If an adversary has malware on your system and wants to dump 100 passwords they must get you to physically consent 100 times on an external device.
Presumably you would notice.
Today I only recommend hardware password managers. Pay for the hardware once and there is no monthly fee or any such nonsense, as the client software is all local and open source. Also no company gets the list of services you use and analytics of how often you use them for added privacy.
All three of these alternatives let you backup your encrypted password database to a git repo or cloud storage of your choice.
For technical teams where sharing is needed I tend to setup Password Store which lets us set up per folder sharing permissions and the database is just a shared git repo.
There are multiple cli and gui front ends available for mobile and desktop.

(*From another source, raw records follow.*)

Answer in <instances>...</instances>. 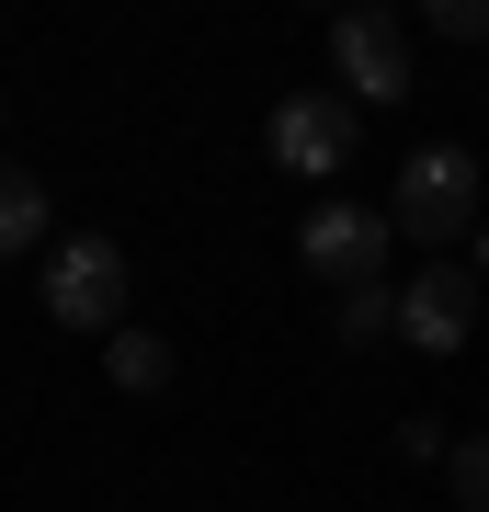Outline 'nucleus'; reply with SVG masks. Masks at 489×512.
<instances>
[{"mask_svg": "<svg viewBox=\"0 0 489 512\" xmlns=\"http://www.w3.org/2000/svg\"><path fill=\"white\" fill-rule=\"evenodd\" d=\"M46 319H57V330H103V342L126 330V251H114L103 228L46 251Z\"/></svg>", "mask_w": 489, "mask_h": 512, "instance_id": "obj_2", "label": "nucleus"}, {"mask_svg": "<svg viewBox=\"0 0 489 512\" xmlns=\"http://www.w3.org/2000/svg\"><path fill=\"white\" fill-rule=\"evenodd\" d=\"M353 103L342 92H285L273 103V126H262V148H273V171H296V183H330V171L353 160Z\"/></svg>", "mask_w": 489, "mask_h": 512, "instance_id": "obj_4", "label": "nucleus"}, {"mask_svg": "<svg viewBox=\"0 0 489 512\" xmlns=\"http://www.w3.org/2000/svg\"><path fill=\"white\" fill-rule=\"evenodd\" d=\"M387 330H399V296H387V285H353V296H342V342H353V353H376Z\"/></svg>", "mask_w": 489, "mask_h": 512, "instance_id": "obj_9", "label": "nucleus"}, {"mask_svg": "<svg viewBox=\"0 0 489 512\" xmlns=\"http://www.w3.org/2000/svg\"><path fill=\"white\" fill-rule=\"evenodd\" d=\"M444 490L467 501V512H489V433H467V444H444Z\"/></svg>", "mask_w": 489, "mask_h": 512, "instance_id": "obj_10", "label": "nucleus"}, {"mask_svg": "<svg viewBox=\"0 0 489 512\" xmlns=\"http://www.w3.org/2000/svg\"><path fill=\"white\" fill-rule=\"evenodd\" d=\"M478 274H489V228H478Z\"/></svg>", "mask_w": 489, "mask_h": 512, "instance_id": "obj_12", "label": "nucleus"}, {"mask_svg": "<svg viewBox=\"0 0 489 512\" xmlns=\"http://www.w3.org/2000/svg\"><path fill=\"white\" fill-rule=\"evenodd\" d=\"M330 69H342V103H410V35L387 12H342L330 23Z\"/></svg>", "mask_w": 489, "mask_h": 512, "instance_id": "obj_6", "label": "nucleus"}, {"mask_svg": "<svg viewBox=\"0 0 489 512\" xmlns=\"http://www.w3.org/2000/svg\"><path fill=\"white\" fill-rule=\"evenodd\" d=\"M103 376L126 387V399H160V387H171V342H160V330H114V342H103Z\"/></svg>", "mask_w": 489, "mask_h": 512, "instance_id": "obj_7", "label": "nucleus"}, {"mask_svg": "<svg viewBox=\"0 0 489 512\" xmlns=\"http://www.w3.org/2000/svg\"><path fill=\"white\" fill-rule=\"evenodd\" d=\"M387 228L455 262V239L478 228V160H467V148H410L399 194H387Z\"/></svg>", "mask_w": 489, "mask_h": 512, "instance_id": "obj_1", "label": "nucleus"}, {"mask_svg": "<svg viewBox=\"0 0 489 512\" xmlns=\"http://www.w3.org/2000/svg\"><path fill=\"white\" fill-rule=\"evenodd\" d=\"M433 35H455V46H478V35H489V0H433Z\"/></svg>", "mask_w": 489, "mask_h": 512, "instance_id": "obj_11", "label": "nucleus"}, {"mask_svg": "<svg viewBox=\"0 0 489 512\" xmlns=\"http://www.w3.org/2000/svg\"><path fill=\"white\" fill-rule=\"evenodd\" d=\"M387 239H399V228H387V205H353V194H319L308 205V228H296V262H308V274H330V285H376L387 274Z\"/></svg>", "mask_w": 489, "mask_h": 512, "instance_id": "obj_3", "label": "nucleus"}, {"mask_svg": "<svg viewBox=\"0 0 489 512\" xmlns=\"http://www.w3.org/2000/svg\"><path fill=\"white\" fill-rule=\"evenodd\" d=\"M12 251H46V183L0 160V262H12Z\"/></svg>", "mask_w": 489, "mask_h": 512, "instance_id": "obj_8", "label": "nucleus"}, {"mask_svg": "<svg viewBox=\"0 0 489 512\" xmlns=\"http://www.w3.org/2000/svg\"><path fill=\"white\" fill-rule=\"evenodd\" d=\"M467 330H478V274H467V262H433V274L399 285V342H410V353L455 365V353H467Z\"/></svg>", "mask_w": 489, "mask_h": 512, "instance_id": "obj_5", "label": "nucleus"}]
</instances>
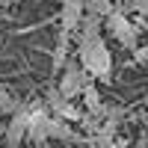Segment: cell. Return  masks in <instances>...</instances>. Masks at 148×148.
<instances>
[{"label": "cell", "mask_w": 148, "mask_h": 148, "mask_svg": "<svg viewBox=\"0 0 148 148\" xmlns=\"http://www.w3.org/2000/svg\"><path fill=\"white\" fill-rule=\"evenodd\" d=\"M133 53H136V62H142V65L148 62V45H145V47H136Z\"/></svg>", "instance_id": "obj_11"}, {"label": "cell", "mask_w": 148, "mask_h": 148, "mask_svg": "<svg viewBox=\"0 0 148 148\" xmlns=\"http://www.w3.org/2000/svg\"><path fill=\"white\" fill-rule=\"evenodd\" d=\"M104 27L110 30V36L121 45V47H127V51H136V27L127 21V15L125 12H119V9H113L110 15L104 18Z\"/></svg>", "instance_id": "obj_3"}, {"label": "cell", "mask_w": 148, "mask_h": 148, "mask_svg": "<svg viewBox=\"0 0 148 148\" xmlns=\"http://www.w3.org/2000/svg\"><path fill=\"white\" fill-rule=\"evenodd\" d=\"M86 15V0H62V9H59V33L74 36L80 27V21Z\"/></svg>", "instance_id": "obj_5"}, {"label": "cell", "mask_w": 148, "mask_h": 148, "mask_svg": "<svg viewBox=\"0 0 148 148\" xmlns=\"http://www.w3.org/2000/svg\"><path fill=\"white\" fill-rule=\"evenodd\" d=\"M6 3H12V0H0V12H3V6H6Z\"/></svg>", "instance_id": "obj_12"}, {"label": "cell", "mask_w": 148, "mask_h": 148, "mask_svg": "<svg viewBox=\"0 0 148 148\" xmlns=\"http://www.w3.org/2000/svg\"><path fill=\"white\" fill-rule=\"evenodd\" d=\"M116 6L110 3V0H86V15H95V18H107L110 12H113Z\"/></svg>", "instance_id": "obj_9"}, {"label": "cell", "mask_w": 148, "mask_h": 148, "mask_svg": "<svg viewBox=\"0 0 148 148\" xmlns=\"http://www.w3.org/2000/svg\"><path fill=\"white\" fill-rule=\"evenodd\" d=\"M130 9H133V12H142V15H148V0H133Z\"/></svg>", "instance_id": "obj_10"}, {"label": "cell", "mask_w": 148, "mask_h": 148, "mask_svg": "<svg viewBox=\"0 0 148 148\" xmlns=\"http://www.w3.org/2000/svg\"><path fill=\"white\" fill-rule=\"evenodd\" d=\"M45 110L53 119H62V121H83V116H86L74 101H68V98H62L56 92V86H51V89L45 92Z\"/></svg>", "instance_id": "obj_4"}, {"label": "cell", "mask_w": 148, "mask_h": 148, "mask_svg": "<svg viewBox=\"0 0 148 148\" xmlns=\"http://www.w3.org/2000/svg\"><path fill=\"white\" fill-rule=\"evenodd\" d=\"M21 107H24V104L18 101V98L12 95L6 86H0V113H3V116H15Z\"/></svg>", "instance_id": "obj_8"}, {"label": "cell", "mask_w": 148, "mask_h": 148, "mask_svg": "<svg viewBox=\"0 0 148 148\" xmlns=\"http://www.w3.org/2000/svg\"><path fill=\"white\" fill-rule=\"evenodd\" d=\"M92 83V77L86 74L77 62H65V68L59 71V83H56V92L62 95V98H68V101H74V98H80L83 95V89Z\"/></svg>", "instance_id": "obj_2"}, {"label": "cell", "mask_w": 148, "mask_h": 148, "mask_svg": "<svg viewBox=\"0 0 148 148\" xmlns=\"http://www.w3.org/2000/svg\"><path fill=\"white\" fill-rule=\"evenodd\" d=\"M3 139H6V148H18L24 139H27V104H24L15 116H9Z\"/></svg>", "instance_id": "obj_6"}, {"label": "cell", "mask_w": 148, "mask_h": 148, "mask_svg": "<svg viewBox=\"0 0 148 148\" xmlns=\"http://www.w3.org/2000/svg\"><path fill=\"white\" fill-rule=\"evenodd\" d=\"M77 65L92 80H110L113 77V53L101 36V18L83 15L77 27Z\"/></svg>", "instance_id": "obj_1"}, {"label": "cell", "mask_w": 148, "mask_h": 148, "mask_svg": "<svg viewBox=\"0 0 148 148\" xmlns=\"http://www.w3.org/2000/svg\"><path fill=\"white\" fill-rule=\"evenodd\" d=\"M68 39H71V36L59 33L56 47H53V71H62V68H65V62H68Z\"/></svg>", "instance_id": "obj_7"}]
</instances>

"1Password only decrypts what you need at the time you need it. If Molly (one of my dogs) is using 1Password to log in to SquirrelsAreEvil.net, only her SquirrelsAreEvil Login details are decrypted. Her RabbitRecipies Login, along with all her other hundreds of items, remain encrypted." August 2013
You mentioned mobile at the end of your comment, and I'm wondering how this works. Isn't it very cumbersome to attach a hardware device to your phone each time you need to login somewhere?
Not OP but there are keys like the YubiKey 5C Nano. Combined with Qi charging, you could stick them permanently in your phone. Note that I can't comment whether this is wise.
That said, for a team size < 25 I would recommend 1Password. The product is fantastic - best in class - and they are regularly pushing improvements across all platforms.
For teams 50+ I would choose LastPass which has better 'enterprise' features, but despite having used it at work for 7 years I still really dislike it. This could be because I've been using 1Password in a personal/family capacity for about 12 years!